The invention of the rifle in its early applications to small arms, dates from a very remote period, and appears to have originated in central Europe. Long before Robins wrote, attempts had been made early in the seventeenth century to enlarge its use and adapt it to artillery; even the elongated projectile in various forms was long anterior to Robins’ day. Cavalli, Wahrendorf, and several others, had produced rifled cannon, embracing breech loading and elongated projectiles, but without complete success, a good while before those events, that have concentrated popular attention upon the subject to the extent now observable.

The success and full adoption of rifled small arms with elongated projectiles in the armies of France, Prussia, and other Continental powers, and directly after in our own, seem to have first given the new impulse to the attempts to extend like projectiles to artillery.

Mr. Whitworth had been at work, aided by Government, in experimenting upon small-arm rifles, and had made some attempts at rifled cannon, when Mr. (now Sir William) Armstrong produced a completed rifled fieldpiece, which he had gradually matured in private, and presented it for trial. The results, though no more than science could have predicted, were received with mixed astonishment and admiration. The vast extension of range and increase of accuracy over anything previously obtained with round shot, rivetted attention thenceforth upon the new system. Whatever may be the defects in detail of the Armstrong gun, this admiration was not misplaced on the whole; for, as originally presented, it combined and brought to practical form in gun and in projectile a greater amount of the conditions necessary to perfection than any one had done before. Mr. Lancaster had been before him, and had brought the oval-bored rifle gun to a form of practical utility, but the cast-iron guns employed were of the old forms, and were deficient in resistance, and his oval shells, the production of which in wrought-iron was yet a novelty at Woolwich, were imperfectly manufactured; and while his method was as yet inchoate, the Armstrong gun appeared, and all antecedent to it was summarily dismissed. In this Lancaster was unfortunate for the time. We believe, however, that the last has not been seen of the oval bored gun.

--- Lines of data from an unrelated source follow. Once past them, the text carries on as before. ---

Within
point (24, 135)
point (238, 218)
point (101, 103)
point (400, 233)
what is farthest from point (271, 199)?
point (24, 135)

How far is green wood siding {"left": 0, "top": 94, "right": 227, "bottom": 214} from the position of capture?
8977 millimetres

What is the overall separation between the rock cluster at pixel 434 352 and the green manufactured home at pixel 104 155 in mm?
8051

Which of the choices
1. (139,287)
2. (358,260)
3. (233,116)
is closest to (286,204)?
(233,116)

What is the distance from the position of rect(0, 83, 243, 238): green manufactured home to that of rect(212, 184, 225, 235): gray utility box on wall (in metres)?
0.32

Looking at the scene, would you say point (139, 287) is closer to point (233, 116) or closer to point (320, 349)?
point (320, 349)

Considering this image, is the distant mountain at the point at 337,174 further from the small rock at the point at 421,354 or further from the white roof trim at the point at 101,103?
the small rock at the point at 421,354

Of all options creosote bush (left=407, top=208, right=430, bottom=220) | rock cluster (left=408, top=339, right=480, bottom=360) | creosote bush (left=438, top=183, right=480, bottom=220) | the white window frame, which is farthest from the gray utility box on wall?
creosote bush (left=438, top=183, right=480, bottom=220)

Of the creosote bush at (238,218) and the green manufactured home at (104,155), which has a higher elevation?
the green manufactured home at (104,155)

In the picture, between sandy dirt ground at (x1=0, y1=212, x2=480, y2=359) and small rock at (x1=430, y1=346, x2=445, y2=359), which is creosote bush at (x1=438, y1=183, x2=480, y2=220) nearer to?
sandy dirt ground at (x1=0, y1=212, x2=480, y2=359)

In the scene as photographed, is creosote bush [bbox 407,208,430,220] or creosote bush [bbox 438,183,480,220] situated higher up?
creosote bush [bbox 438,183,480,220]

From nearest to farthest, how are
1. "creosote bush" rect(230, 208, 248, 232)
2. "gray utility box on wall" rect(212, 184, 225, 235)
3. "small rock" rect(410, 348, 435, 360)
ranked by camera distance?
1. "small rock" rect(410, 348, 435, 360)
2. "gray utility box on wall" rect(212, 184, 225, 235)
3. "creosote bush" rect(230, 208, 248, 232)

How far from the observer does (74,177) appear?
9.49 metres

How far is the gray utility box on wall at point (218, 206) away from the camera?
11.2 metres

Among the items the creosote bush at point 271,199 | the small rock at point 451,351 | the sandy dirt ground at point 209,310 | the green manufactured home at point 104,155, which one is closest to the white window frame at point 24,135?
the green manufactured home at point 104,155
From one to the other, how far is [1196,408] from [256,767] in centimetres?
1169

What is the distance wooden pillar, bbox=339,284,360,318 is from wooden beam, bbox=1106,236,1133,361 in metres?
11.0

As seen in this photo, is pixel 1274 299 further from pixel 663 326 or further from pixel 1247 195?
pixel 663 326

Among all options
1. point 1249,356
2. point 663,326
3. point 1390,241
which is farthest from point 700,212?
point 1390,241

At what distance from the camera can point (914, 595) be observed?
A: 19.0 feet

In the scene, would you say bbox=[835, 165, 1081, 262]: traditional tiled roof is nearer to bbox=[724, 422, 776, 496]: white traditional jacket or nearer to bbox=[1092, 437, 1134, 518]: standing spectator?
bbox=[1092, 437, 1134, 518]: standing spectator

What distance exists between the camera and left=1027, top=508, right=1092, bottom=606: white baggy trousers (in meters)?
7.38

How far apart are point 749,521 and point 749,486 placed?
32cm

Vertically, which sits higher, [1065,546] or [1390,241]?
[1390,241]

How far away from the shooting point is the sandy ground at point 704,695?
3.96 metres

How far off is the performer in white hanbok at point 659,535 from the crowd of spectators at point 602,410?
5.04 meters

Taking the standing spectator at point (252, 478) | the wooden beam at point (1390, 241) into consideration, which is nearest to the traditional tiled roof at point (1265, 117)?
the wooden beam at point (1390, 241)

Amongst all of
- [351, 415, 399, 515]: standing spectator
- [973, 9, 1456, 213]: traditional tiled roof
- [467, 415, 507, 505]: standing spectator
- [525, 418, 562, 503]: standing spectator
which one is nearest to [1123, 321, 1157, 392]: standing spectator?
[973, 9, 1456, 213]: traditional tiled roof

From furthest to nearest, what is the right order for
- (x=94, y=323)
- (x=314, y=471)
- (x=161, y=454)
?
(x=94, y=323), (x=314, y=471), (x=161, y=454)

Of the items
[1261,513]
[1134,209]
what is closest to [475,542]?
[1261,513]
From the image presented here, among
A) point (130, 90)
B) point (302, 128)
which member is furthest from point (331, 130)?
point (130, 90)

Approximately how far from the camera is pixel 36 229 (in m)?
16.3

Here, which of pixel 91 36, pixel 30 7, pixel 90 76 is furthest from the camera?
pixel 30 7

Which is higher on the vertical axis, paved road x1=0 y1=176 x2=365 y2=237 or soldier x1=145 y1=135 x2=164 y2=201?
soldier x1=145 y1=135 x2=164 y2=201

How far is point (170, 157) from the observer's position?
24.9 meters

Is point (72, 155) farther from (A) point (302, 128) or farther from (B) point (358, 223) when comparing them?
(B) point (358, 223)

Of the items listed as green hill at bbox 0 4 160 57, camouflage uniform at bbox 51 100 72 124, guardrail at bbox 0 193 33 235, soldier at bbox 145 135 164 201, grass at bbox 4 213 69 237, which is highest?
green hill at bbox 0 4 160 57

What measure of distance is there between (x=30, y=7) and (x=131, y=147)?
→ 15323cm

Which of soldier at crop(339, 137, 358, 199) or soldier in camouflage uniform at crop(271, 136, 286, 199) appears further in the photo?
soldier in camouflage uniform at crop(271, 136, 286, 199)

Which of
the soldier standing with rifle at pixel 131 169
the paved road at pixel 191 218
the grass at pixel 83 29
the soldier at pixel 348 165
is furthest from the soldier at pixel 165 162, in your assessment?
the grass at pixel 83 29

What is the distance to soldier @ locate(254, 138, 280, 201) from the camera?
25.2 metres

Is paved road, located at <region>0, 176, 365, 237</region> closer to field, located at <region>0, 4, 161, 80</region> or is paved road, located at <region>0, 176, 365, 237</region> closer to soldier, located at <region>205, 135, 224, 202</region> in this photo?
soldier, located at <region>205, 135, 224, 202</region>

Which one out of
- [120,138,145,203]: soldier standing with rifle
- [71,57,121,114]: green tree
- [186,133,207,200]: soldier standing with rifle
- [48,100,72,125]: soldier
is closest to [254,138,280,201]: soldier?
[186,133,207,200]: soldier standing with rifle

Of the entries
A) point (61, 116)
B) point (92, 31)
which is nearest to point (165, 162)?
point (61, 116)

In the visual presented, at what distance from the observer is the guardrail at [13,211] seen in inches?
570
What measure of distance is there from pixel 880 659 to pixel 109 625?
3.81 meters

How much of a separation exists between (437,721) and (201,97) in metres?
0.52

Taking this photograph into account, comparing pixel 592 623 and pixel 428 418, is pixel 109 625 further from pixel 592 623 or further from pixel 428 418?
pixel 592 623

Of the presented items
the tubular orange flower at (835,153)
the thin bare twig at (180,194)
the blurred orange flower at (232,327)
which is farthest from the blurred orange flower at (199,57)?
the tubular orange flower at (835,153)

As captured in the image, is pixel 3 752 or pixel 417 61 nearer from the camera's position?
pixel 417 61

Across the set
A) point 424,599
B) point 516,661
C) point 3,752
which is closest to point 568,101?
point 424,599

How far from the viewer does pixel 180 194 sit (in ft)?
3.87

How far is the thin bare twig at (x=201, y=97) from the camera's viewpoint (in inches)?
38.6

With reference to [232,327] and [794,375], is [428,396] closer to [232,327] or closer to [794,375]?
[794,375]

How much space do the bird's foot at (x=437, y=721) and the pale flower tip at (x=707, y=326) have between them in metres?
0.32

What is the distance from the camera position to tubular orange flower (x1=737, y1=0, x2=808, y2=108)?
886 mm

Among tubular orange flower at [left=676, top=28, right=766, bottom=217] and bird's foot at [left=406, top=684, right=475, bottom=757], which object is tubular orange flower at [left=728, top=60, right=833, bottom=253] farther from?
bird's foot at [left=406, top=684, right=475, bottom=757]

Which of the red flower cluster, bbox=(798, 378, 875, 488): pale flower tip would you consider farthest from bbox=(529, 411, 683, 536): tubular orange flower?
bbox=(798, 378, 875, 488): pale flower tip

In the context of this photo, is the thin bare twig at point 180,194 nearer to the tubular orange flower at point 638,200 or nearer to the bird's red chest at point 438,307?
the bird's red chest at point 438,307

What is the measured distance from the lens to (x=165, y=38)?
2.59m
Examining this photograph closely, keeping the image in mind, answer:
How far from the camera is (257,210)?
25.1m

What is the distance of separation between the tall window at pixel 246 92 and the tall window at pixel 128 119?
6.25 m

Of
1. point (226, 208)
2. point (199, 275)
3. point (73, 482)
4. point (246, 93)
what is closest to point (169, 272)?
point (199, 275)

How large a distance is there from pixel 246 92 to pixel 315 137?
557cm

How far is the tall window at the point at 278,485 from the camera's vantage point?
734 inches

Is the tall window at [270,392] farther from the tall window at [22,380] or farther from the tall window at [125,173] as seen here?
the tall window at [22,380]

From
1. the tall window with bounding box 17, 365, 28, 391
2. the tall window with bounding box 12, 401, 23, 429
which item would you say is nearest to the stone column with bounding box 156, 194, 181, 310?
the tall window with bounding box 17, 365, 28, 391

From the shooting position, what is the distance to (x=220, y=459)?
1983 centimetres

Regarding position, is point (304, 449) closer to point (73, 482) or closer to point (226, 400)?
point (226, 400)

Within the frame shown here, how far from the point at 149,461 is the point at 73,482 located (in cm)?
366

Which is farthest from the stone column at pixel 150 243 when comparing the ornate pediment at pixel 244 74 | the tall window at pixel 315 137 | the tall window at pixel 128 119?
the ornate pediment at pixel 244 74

Mr. Whitworth has been in point of time, the third great star in the English sky, and has unquestionably achieved some most remarkable results, by fine material and exact workmanship. These will be referred to in describing the objects he has exhibited.

The elongated rifled shot, in order that it shall receive rotation from the spirals of the gun (however these may be formed), must fit the latter with small or with no windage. This closeness of fit, the larger mass of the projectile due to its elongated form, and upon which mass, greater than that of the spherical ball though with only the same cross section of resistance in flight, the increase of range of the rifle mainly depends; these and the resistances involved in giving it the rotation or spin, together involve a serious increase of distress upon the gun. To withstand this, in large calibres at least, the old forms of solid cast-iron or bronze guns were inadequate. Two methods suggested themselves to strengthen them:-

The gun might be made of a stronger material - of wrought-iron or of tough steel, for example - or the material might be better disposed; it might be so arranged that all parts of the thickness of the cylinder should be strained as nearly as possible alike, which is not the case in any gun formed in one mass.

This is the system of superimposed hoops with initial tension, falsely attributed to Captain Blakely as its inventor, or the first discoverer of its laws. The true history of the invention, and of the discovery of its laws, may be found in the Proceedings of the Royal Irish Academy, vol. vii., part xi., pp. 316-332, 1860. To Dr. Hart, of the University of Dublin, we owe the first mathematical investigation of these laws.

Armstrong adopted and from the outset combined both these modes of obtaining the strongest possible gun. Whitworth adopted until very lately the better material only. Armstrong superadded breech-loading, that portion of his ordnance, in which he has been least successful.